• Exercise requirements:
**1)** According to the helicopter humor piece below, how can you always tell a helicopter pilot in anything moving, such as a train, car or boat?
**2)** Do the following statements agree with the helicopter humor piece below? (a) Old helicopters lie around airports the way old airplanes do. (b) Flying a helicopter above 500 feet is called reckless. (c) A pilot has about five seconds to lower the collective after an engine failure. Answer yes or no for each, quoting the words of the piece that decide it.
**3)** Carry on the helicopter humor piece below from the point where it stops.

• Text shown:

________________________

Q: Why do airports have runways?
A: So that the handicapped can also fly!


The following was provided by Col. Charlie Block, USMC.

Anything that screws it's way into the sky flies according to unnatural principals.

You never want to sneak up behind an old high-time helicopter pilot and clap your hands. He will instantly dive for cover and most likely whimper...then get up and kick your butt.

There are no old helicopters lying around airports like you see old Airplanes. There is a reason for this. Come to think of it, there are not many old high-time helicopter pilots hanging around airports either so the first issue is problematic.

You can always tell a helicopter pilot in anything moving, a train, an airplane, a car or a boat. They never smile, they are always listening to the machine and they always hear something they think is not right. Helicopter pilots fly in a mode of intensity, actually more like "spring loaded," while waiting for pieces of their contraption to fall off.

Flying a helicopter at any altitude over 500 feet is considered reckless and should be avoided. Flying a helicopter at any altitude or condition that precludes a landing in less than 20 seconds is considered outright foolhardy.

Remember in a helicopter you have about 1 second to lower the collective in an engine failure before it becomes unrecoverable. Once you've failed this manoeuvre the machine flies about as well as a 20 case Coke machine. Even a perfectly executed autorotation only gives you a glide ratio slightly better than that of a brick. 180-degree autorotations are a violent and aerobatic manoeuvre in my opinion and should be avoided.

________________________

• Dataset:
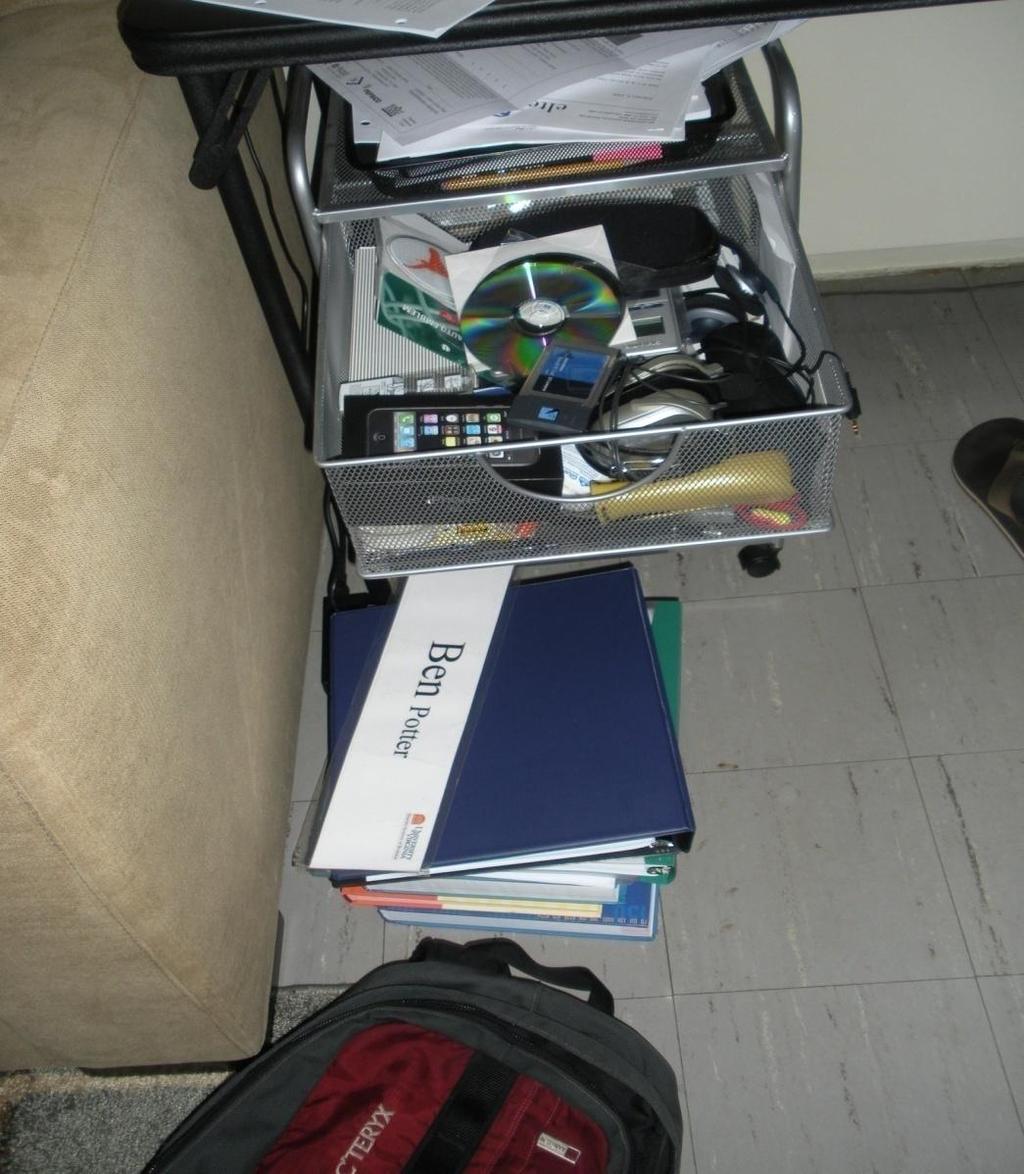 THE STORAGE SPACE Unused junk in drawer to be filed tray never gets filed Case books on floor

________________________

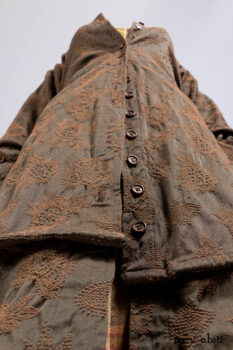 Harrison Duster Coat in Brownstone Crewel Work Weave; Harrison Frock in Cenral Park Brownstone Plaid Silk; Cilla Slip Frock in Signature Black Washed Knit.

________________________

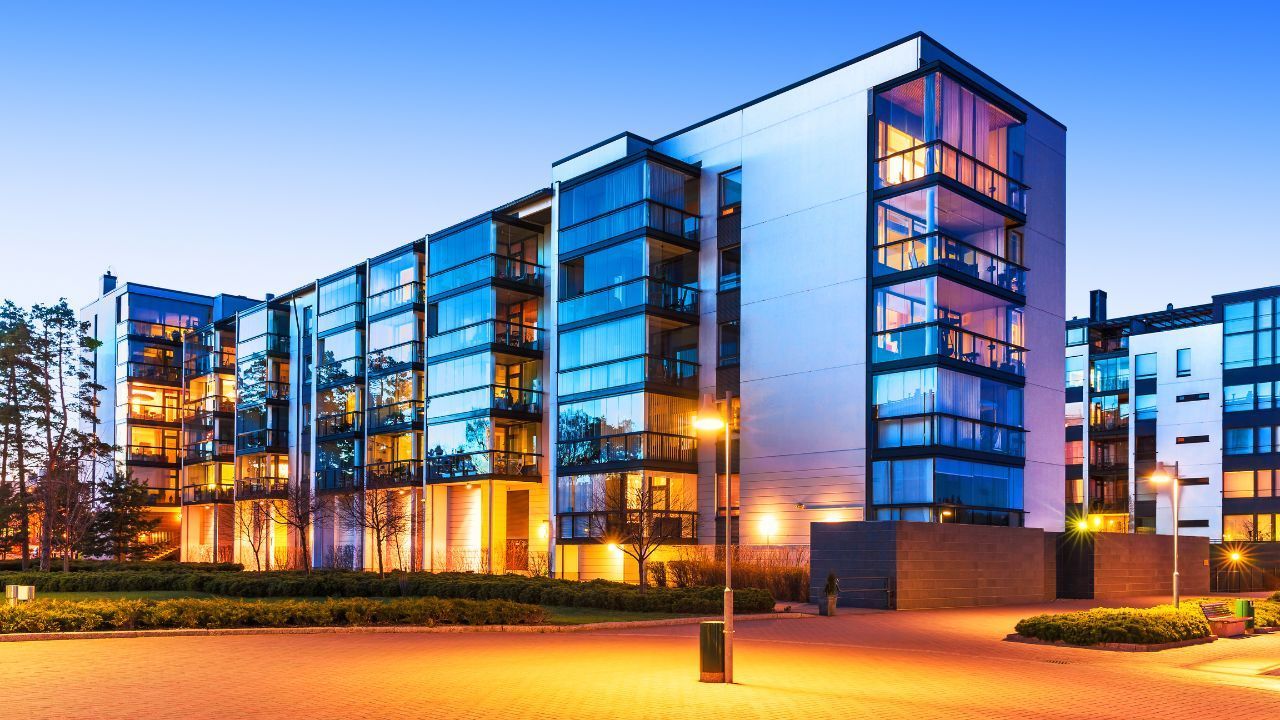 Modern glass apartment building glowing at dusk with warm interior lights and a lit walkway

________________________

• Task results:
**1)** They never smile, they are always listening to the machine, and they always hear something they think is not right.

**2)**
(a) No: "There are no old helicopters lying around airports like you see old Airplanes."
(b) Yes: "Flying a helicopter at any altitude over 500 feet is considered reckless and should be avoided."
(c) No: "you have about 1 second to lower the collective in an engine failure before it becomes unrecoverable."

**3)**
When your wings are leading, lagging, flapping, precessing and moving faster than your fuselage there's something unnatural going on. Is this the way men were meant to fly?

While hovering, if you start to sink a bit, you pull up on the collective while twisting the throttle, push with your left foot (more torque) and move the stick left (more translating tendency) to hold your spot. If you now need to stop rising, you do the opposite in that order. Sometimes in wind you do this many times each second. Don't you think that's a strange way to fly?

For Helicopters: You never want to feel a sinking feeling in your gut (low "g" pushover) while flying a two bladed under slung teetering rotor system. You are about to do a snap roll to the right and crash. For that matter, any remotely aerobatic manoeuvre should be avoided in a Huey. Don't push your luck. It will run out soon enough anyway.

If everything is working fine on your helicopter consider yourself temporarily lucky. Something is about to break.